Output, without alteration, the first line of the entries and each line after it, stopping with the line that contains "common name: gray fox".

[Data entries]
>>>
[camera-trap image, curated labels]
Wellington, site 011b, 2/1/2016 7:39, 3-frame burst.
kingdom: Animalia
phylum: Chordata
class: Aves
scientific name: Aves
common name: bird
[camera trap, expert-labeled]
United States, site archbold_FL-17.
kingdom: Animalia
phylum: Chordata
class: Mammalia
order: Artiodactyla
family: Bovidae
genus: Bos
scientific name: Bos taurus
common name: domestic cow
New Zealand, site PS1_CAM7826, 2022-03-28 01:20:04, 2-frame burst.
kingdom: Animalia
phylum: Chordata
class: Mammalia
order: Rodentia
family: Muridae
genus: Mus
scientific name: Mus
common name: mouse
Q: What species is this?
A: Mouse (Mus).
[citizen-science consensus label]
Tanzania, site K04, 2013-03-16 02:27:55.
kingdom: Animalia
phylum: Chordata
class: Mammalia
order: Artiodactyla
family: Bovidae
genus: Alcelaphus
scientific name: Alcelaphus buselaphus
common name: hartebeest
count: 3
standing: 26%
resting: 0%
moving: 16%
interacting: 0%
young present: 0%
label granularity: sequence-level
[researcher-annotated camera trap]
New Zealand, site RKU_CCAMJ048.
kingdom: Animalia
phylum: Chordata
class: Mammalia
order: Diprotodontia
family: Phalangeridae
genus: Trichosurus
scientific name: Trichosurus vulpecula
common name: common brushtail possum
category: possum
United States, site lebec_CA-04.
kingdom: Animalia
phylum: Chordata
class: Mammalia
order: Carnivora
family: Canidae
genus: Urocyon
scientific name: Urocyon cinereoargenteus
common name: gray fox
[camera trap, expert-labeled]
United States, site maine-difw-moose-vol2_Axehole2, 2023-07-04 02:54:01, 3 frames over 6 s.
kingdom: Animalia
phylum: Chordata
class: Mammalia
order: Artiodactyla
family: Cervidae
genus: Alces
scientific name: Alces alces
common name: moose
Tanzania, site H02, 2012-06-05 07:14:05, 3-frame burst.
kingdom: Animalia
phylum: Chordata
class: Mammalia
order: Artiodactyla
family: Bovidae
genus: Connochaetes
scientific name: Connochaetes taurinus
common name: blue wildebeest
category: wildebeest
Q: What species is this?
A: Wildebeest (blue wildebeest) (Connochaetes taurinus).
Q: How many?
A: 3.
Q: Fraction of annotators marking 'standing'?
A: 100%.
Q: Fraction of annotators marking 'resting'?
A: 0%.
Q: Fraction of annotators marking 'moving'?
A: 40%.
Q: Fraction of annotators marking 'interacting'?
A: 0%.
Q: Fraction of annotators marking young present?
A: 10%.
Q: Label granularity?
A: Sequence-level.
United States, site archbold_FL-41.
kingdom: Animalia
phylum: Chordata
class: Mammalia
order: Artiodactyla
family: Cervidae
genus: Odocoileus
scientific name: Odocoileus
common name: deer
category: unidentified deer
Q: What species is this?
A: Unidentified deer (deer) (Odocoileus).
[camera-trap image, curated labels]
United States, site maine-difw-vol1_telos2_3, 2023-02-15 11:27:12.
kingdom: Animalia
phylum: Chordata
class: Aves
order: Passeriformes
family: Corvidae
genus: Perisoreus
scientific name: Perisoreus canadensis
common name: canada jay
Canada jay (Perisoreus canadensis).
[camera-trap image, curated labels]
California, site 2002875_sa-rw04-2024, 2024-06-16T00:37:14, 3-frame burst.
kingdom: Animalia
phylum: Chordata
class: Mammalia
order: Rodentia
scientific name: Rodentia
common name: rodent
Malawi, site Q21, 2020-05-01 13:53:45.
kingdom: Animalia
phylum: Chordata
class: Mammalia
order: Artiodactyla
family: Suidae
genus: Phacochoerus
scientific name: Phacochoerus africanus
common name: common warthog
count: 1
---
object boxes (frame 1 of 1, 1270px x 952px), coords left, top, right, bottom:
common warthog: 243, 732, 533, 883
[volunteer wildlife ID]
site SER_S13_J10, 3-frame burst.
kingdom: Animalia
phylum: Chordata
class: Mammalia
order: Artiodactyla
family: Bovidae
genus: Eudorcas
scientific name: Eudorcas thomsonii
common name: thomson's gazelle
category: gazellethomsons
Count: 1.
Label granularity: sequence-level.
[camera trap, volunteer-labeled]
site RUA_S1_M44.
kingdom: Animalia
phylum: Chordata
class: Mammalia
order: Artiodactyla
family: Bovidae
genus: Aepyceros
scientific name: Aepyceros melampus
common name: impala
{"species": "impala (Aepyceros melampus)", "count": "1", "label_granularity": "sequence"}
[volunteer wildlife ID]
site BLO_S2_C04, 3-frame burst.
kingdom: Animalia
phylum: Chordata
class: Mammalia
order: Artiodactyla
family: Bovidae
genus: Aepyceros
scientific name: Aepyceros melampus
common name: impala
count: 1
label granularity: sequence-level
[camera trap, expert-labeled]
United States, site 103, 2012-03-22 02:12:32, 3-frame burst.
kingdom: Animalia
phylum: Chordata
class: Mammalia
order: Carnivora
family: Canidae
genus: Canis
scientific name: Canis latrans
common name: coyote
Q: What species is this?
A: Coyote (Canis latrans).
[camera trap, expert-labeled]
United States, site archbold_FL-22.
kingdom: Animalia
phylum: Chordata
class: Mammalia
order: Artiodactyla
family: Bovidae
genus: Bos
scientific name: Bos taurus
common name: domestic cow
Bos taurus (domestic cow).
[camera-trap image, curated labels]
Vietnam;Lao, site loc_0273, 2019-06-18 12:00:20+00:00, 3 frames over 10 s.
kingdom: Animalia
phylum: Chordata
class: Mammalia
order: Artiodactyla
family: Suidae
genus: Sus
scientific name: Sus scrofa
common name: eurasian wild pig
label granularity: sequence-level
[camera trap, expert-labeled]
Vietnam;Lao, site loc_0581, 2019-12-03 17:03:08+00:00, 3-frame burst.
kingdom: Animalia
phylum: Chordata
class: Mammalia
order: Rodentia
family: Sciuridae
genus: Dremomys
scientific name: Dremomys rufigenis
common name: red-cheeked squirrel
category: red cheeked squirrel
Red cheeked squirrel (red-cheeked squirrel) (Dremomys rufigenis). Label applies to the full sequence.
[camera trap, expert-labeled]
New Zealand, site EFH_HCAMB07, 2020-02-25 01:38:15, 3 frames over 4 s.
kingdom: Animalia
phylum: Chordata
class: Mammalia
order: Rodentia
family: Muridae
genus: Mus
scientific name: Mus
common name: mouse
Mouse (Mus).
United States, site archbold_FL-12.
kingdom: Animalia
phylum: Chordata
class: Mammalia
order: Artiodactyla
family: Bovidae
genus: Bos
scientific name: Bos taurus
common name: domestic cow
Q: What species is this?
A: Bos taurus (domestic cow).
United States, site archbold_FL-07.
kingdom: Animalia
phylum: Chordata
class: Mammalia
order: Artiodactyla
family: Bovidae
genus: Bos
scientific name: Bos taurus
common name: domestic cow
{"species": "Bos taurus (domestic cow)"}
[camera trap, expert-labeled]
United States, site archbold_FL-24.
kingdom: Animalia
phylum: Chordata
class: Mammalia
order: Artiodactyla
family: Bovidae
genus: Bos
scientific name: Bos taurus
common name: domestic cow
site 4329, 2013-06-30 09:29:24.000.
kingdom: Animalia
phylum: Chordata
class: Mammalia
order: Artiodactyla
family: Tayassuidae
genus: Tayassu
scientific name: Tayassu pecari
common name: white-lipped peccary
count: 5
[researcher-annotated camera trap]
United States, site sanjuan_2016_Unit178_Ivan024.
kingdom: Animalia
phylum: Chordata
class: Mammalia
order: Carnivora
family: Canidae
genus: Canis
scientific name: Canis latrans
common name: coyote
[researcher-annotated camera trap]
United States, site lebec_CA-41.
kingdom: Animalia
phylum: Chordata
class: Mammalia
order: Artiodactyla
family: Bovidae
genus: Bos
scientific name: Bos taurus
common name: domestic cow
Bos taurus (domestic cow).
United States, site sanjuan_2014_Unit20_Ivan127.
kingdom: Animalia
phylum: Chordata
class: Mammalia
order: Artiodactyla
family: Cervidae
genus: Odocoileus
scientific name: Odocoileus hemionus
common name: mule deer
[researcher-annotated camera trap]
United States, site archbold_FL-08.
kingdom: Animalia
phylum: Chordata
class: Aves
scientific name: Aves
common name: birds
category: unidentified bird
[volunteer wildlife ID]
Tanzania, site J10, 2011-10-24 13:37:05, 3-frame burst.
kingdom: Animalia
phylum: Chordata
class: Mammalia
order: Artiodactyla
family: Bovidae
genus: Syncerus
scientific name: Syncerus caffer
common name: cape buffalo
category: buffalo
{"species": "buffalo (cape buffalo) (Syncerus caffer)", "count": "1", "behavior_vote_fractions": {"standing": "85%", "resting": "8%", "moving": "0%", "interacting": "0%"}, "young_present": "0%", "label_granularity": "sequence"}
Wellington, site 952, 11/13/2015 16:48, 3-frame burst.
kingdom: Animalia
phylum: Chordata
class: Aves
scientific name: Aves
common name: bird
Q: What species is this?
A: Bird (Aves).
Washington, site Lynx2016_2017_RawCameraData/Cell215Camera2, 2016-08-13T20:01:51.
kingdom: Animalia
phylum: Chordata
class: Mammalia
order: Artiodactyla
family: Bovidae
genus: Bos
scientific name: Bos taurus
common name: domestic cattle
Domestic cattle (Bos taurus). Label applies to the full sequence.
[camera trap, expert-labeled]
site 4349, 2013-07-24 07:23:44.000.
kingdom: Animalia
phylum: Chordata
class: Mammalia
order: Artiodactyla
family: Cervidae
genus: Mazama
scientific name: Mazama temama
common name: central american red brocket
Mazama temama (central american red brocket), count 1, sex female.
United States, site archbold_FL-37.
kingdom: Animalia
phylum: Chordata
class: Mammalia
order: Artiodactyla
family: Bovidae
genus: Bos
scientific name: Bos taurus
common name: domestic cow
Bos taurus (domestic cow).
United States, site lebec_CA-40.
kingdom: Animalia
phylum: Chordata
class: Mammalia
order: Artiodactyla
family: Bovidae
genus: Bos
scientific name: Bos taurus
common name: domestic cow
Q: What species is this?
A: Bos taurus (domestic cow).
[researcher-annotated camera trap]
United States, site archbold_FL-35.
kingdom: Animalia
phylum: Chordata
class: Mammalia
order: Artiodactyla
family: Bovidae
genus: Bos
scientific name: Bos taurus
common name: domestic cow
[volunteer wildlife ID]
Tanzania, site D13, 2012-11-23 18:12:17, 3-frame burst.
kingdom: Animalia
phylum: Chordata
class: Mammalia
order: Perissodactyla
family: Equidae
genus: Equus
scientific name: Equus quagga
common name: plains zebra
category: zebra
<<<
- [YOUR SOLUTION]:
[camera-trap image, curated labels]
Wellington, site 011b, 2/1/2016 7:39, 3-frame burst.
kingdom: Animalia
phylum: Chordata
class: Aves
scientific name: Aves
common name: bird
[camera trap, expert-labeled]
United States, site archbold_FL-17.
kingdom: Animalia
phylum: Chordata
class: Mammalia
order: Artiodactyla
family: Bovidae
genus: Bos
scientific name: Bos taurus
common name: domestic cow
New Zealand, site PS1_CAM7826, 2022-03-28 01:20:04, 2-frame burst.
kingdom: Animalia
phylum: Chordata
class: Mammalia
order: Rodentia
family: Muridae
genus: Mus
scientific name: Mus
common name: mouse
Q: What species is this?
A: Mouse (Mus).
[citizen-science consensus label]
Tanzania, site K04, 2013-03-16 02:27:55.
kingdom: Animalia
phylum: Chordata
class: Mammalia
order: Artiodactyla
family: Bovidae
genus: Alcelaphus
scientific name: Alcelaphus buselaphus
common name: hartebeest
count: 3
standing: 26%
resting: 0%
moving: 16%
interacting: 0%
young present: 0%
label granularity: sequence-level
[researcher-annotated camera trap]
New Zealand, site RKU_CCAMJ048.
kingdom: Animalia
phylum: Chordata
class: Mammalia
order: Diprotodontia
family: Phalangeridae
genus: Trichosurus
scientific name: Trichosurus vulpecula
common name: common brushtail possum
category: possum
United States, site lebec_CA-04.
kingdom: Animalia
phylum: Chordata
class: Mammalia
order: Carnivora
family: Canidae
genus: Urocyon
scientific name: Urocyon cinereoargenteus
common name: gray fox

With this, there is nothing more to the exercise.